Included in ATOMS is absorption data for the elements from various sources. Using this and the crystallographic information from atoms.inp, ATOMS is able to make several calculations useful for XAFS analysis. It approximates the absorption depth and edge step size of the material at the edge energy of the core atom and estimates three corrections needed for the analysis of XAFS data. These corrections are the “McMaster correction”, the energy response of the I0 chamber in a fluorescence experiment, and the self-absorption of a thick material in a fluorescence experiment. All of these numbers are written at the top of the output file. For more information on these calculations consult Chapter 10 of Handbook of Synchrotron Radiation, v.1.
Proper sample preparation for an XAFS experiment requires knowledge of the absorption depth and edge step size of the material of interest. The statistics of data collection can be optimized by choosing the correct sample thickness. It is also necessary to avoid distortions to the data due to thickness and large particle size effects.
ATOMS calculates the total cross section of the material above the edge energy of the central atom and divides by the unit cell volume. The number obtained, μtotal, has units of cm-1. Thus, if x is the thickness of the sample in cm, the x-ray beam passing through the sample will be attenuated by exp(μtotal * x).
ATOMS also calculates the change in cross section of the central atom below and above the absorption edge and divides by the unit cell volume. This number, Δμ, multiplied by the sample thickness in cm gives the approximate edge step in a transmission experiment.
The density of the material is also reported. This number assumes that the bulk material will have the same density as the unit cell. It is included as an aid to sample preparation.
Typically, XAFS data is normalized to a single number representing the size of the edge step. While there are compelling reasons to use this simple normalization, it can introduce an important distortion to the amplitude of the χ(k) extracted from the absorption data. This distortion comes from energy response of the bare atom absorption of the central atom. This is poorly approximated away from the edge by a single number. Because this affects the amplitude of χ(k) and not the phase, it can be corrected by including a Debye-Waller factor and a fourth cumulant in the analysis of the data. These two “McMaster corrections” are intended to be additive corrections to any thermal or structural disorder included in the analysis of the XAFS.
ATOMS uses data from McMaster to construct the bare atom absorption for the central atom. ATOMS then regresses a quadratic polynomial in energy to the natural logarithm of the constructed central atom absorption. Because energy and photo-electron wave number are simply related, E is proportional to k², the coefficients of this regression can be related to the XAFS Debye-Waller factor and fourth cumulant. The coefficient of the term linear in energy equals sigma_MM^2 and the coefficient of the quadratic term equals 4/3 * sigma_MM^4. The values of sigma_MM^2 and sigma_MM^4 are written at the top of the output file.

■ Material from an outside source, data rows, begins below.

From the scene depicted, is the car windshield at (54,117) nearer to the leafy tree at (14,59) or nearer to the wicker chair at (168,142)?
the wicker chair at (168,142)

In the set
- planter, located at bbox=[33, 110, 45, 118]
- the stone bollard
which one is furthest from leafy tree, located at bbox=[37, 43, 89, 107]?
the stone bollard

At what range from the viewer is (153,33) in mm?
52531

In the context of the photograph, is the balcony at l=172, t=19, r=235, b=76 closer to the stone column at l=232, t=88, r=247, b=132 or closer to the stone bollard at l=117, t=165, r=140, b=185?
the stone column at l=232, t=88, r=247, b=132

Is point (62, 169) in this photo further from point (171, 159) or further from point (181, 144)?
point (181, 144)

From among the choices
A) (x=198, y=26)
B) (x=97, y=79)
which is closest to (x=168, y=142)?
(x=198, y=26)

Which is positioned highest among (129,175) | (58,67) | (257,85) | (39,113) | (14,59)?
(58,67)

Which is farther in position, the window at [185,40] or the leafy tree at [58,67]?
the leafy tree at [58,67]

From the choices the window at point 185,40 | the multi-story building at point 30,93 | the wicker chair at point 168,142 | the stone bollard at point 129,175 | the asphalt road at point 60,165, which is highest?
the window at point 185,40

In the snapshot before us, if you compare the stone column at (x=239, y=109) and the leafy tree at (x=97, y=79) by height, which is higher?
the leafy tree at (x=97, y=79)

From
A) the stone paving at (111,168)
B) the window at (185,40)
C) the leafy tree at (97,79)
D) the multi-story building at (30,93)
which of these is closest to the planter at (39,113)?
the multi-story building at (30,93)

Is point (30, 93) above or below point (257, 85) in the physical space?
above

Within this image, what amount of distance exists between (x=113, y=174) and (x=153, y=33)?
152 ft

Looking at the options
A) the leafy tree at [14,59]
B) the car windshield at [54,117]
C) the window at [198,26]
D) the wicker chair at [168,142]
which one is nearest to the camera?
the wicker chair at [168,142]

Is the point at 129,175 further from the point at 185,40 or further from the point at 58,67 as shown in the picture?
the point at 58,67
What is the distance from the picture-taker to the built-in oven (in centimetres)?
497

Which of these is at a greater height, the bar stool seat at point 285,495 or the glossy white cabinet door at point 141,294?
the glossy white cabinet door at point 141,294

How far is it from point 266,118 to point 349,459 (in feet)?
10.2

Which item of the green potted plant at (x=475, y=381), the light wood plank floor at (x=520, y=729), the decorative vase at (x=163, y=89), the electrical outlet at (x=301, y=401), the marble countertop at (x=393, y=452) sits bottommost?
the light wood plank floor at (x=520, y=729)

The response of the I₀ chamber varies with energy during an XAFS experiment. In a fluorescence experiment, the absorption signal is obtained by normalizing the If signal by the I₀ signal. There is no energy response in the If signal since all atoms fluoresce at set energies. The energy response of I₀ is ignored by this normalization. At low energies this can be a significant effect. Like the McMaster correction, this effect attenuates the amplitude of χ(k) and is is well approximated by an additional Debye-Waller factor and fourth cumulant.
ATOMS uses the values of the nitrogen, argon and krypton keywords in atoms.inp to determine the content of the I₀ chamber by pressure. It assumes that the remainder of the chamber is filled with helium. It then uses McMaster's data to construct the energy response of the chamber and regresses a polynomial to it in the manner described above. sigma_I0^2 and are also written at the top of the output file and intended as additive corrections in the analysis.
If the thickness of a sample is large compared to absorption length of the sample and the absorbing atom is sufficiently concentrated in the sample, then the amplitude of the χ(k) extracted from the data taken on it in fluorescence will be distorted by self-absorption effects in a way that is easily estimated. The absorption depth of the material might vary significantly through the absorption edge and the XAFS wiggles. The correction for this effect is well approximated as
1 + mu_abs / (mu_background+mu_fluor)
where μbackground is the absorption of the non-resonant atoms in the material and μfluo is the total absorption of the material at the fluorescent energy of the absorbing atom. ATOMS constructs this function using the McMaster tables then regresses a polynomial to it in the manner described above. sigma_self^2 and sigma_self^4 are written at the top of the output file and intended as additive corrections in the analysis. Because the size of the edge step is affected by self-absorption, the amplitude of χ(k) is attenuated when normalized to the edge step. Since the amplitude is a measure of S²₀, this is an important effect. The number reported in feff.inp as the amplitude factor is intended to be a multiplicative correction to the data or to the measured S²₀.